● **Problem set**:
- A) According to the FRDA text, which measure of iron metabolism is increased in FRDA?
- B) In the FRDA text, copy word for word the passage from "Metabolic imaging studies" up to and including "to mitochondrial dysfunction.".

● **Document extract**:
_ _ _ _
Commonly tested biochemical parameters in blood, urine, and cerebrospinal fluid are normal in FRDA. There is an ongoing search for biomarkers of disease status, progression, and response to treatments. Measures of iron metabolism and oxidative stress have been investigated first. Blood iron, iron binding capacity, and ferritin are normal, but there is an increase in circulating transferrin receptors. Several markers of oxidative stress have been reported to be increased, including urinary 8-hydroxy-2′-deoxyguanosine (8OH2′dG), a marker of oxidative DNA damage and plasma malondialdehyde, a marker of lipid peroxidation. However, measuring oxidative stress markers has proven difficult in clinical practice, and an attempt to use 8OH2′dG as an endpoint in a clinical trial has failed. Proteomic studies of plasma and urine are under-way. Gene expression profiling in peripheral blood mononuclear cells (PBMCs) has detected a set of genes whose expression is significantly and consistently different in FRDA patients versus carriers and controls. In ex vivo experiments, some of these genes respond to treatments that normalize frataxin levels.


Neuroimaging


Thinning of the cervical spinal cord with signal abnormalities in the posterior and lateral columns can be detected on sagittal and axial magnetic resonance (MRI) images in almost all FRDA patients. Brainstem, cerebellum, and cerebrum are less severely affected, but they tend to be smaller in FRDA patients compared with healthy controls. The extent of this diffuse atrophy correlates with clinical severity. Mild vermian and lobar cerebellar atrophy occurs in more severe and more advanced cases.


More recently, advanced imaging techniques have been used to detect structural changes in FRDA, which have been confirmed to extend beyond the cerebellum and spinal cord. Diffusion-based MRI studies showed significantly lower fractional anisotropy, higher mean diffusivity and increased radial diffusivity in dentato-rubral, dentato-thalamic, and thalamo-cortical tracts, correlating with clinical severity. Altered cerebello-cerebral white matter connectivity, as shown by diffusion MRI and tractography, is the likely basis of abnormalities detected by functional imaging studies, in particular decreased brain activation during specific cognitive tasks.


Metabolic imaging studies have also revealed widespread abnormalities. Fluorodeoxyglucose (FDG) PET scan showed increased metabolism in the brain of FRDA patients who are still ambulatory. As disease progresses and the patients lose their ability to walk, glucose consumption decreases and eventually becomes subnormal. Although not yet fully explained, this abnormality may relate to mitochondrial dysfunction.


Neurophysiological Investigations


Electromyography and nerve conduction studies reveal the underlying axonal sensory neuropathy, with sensory nerve action potentials (SNAPs) lost or severely reduced and motor and sensory nerve conduction velocities (NCVs) within or just below the normal range. These findings clearly distinguish an early case of FRDA from a case of hereditary demyelinating sensorimotor neuropathy. The severity of the neurophysiological abnormalities related to the axonal sensory neuropathy does not correlate with disease duration, indicating that the atrophy of sensory neurons is nonprogressive. Degeneration of both peripheral and central sensory fibers also results in dispersion and delay of somatosensory evoked potentials (SEPs). Brainstem auditory evoked potentials (BAEPs), beginning from the most rostral component, wave V, progressively deteriorate in all patients. Visual evoked potentials (VEPs) are commonly (50–90%) reduced in amplitude with normal P 100 latency. In all cases, central motor conduction is slower than normal; in contrast to the sensory involvement, this slowing becomes more severe with increasing disease duration.
_ _ _ _
● **Data supplied**:

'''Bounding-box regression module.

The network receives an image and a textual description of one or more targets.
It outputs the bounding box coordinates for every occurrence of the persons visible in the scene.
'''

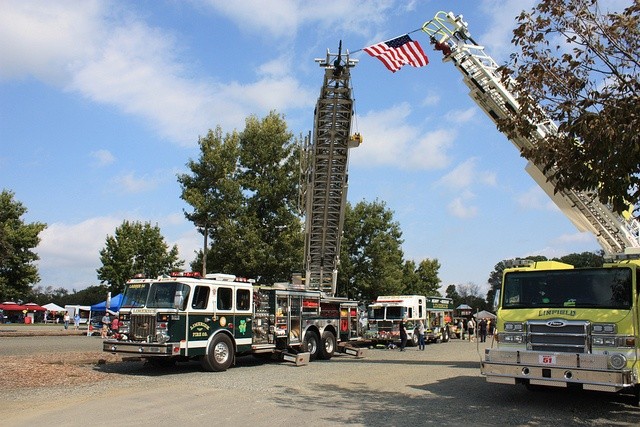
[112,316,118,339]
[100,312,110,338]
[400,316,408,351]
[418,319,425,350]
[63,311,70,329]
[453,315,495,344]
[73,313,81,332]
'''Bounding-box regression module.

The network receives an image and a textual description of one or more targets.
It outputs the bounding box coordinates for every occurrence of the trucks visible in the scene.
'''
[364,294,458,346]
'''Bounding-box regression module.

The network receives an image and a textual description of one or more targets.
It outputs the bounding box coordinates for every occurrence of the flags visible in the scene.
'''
_ _ _ _
● **Responses for each task**:
- A) Circulating transferrin receptors are increased.

- B)
Metabolic imaging studies have also revealed widespread abnormalities. Fluorodeoxyglucose (FDG) PET scan showed increased metabolism in the brain of FRDA patients who are still ambulatory. As disease progresses and the patients lose their ability to walk, glucose consumption decreases and eventually becomes subnormal. Although not yet fully explained, this abnormality may relate to mitochondrial dysfunction.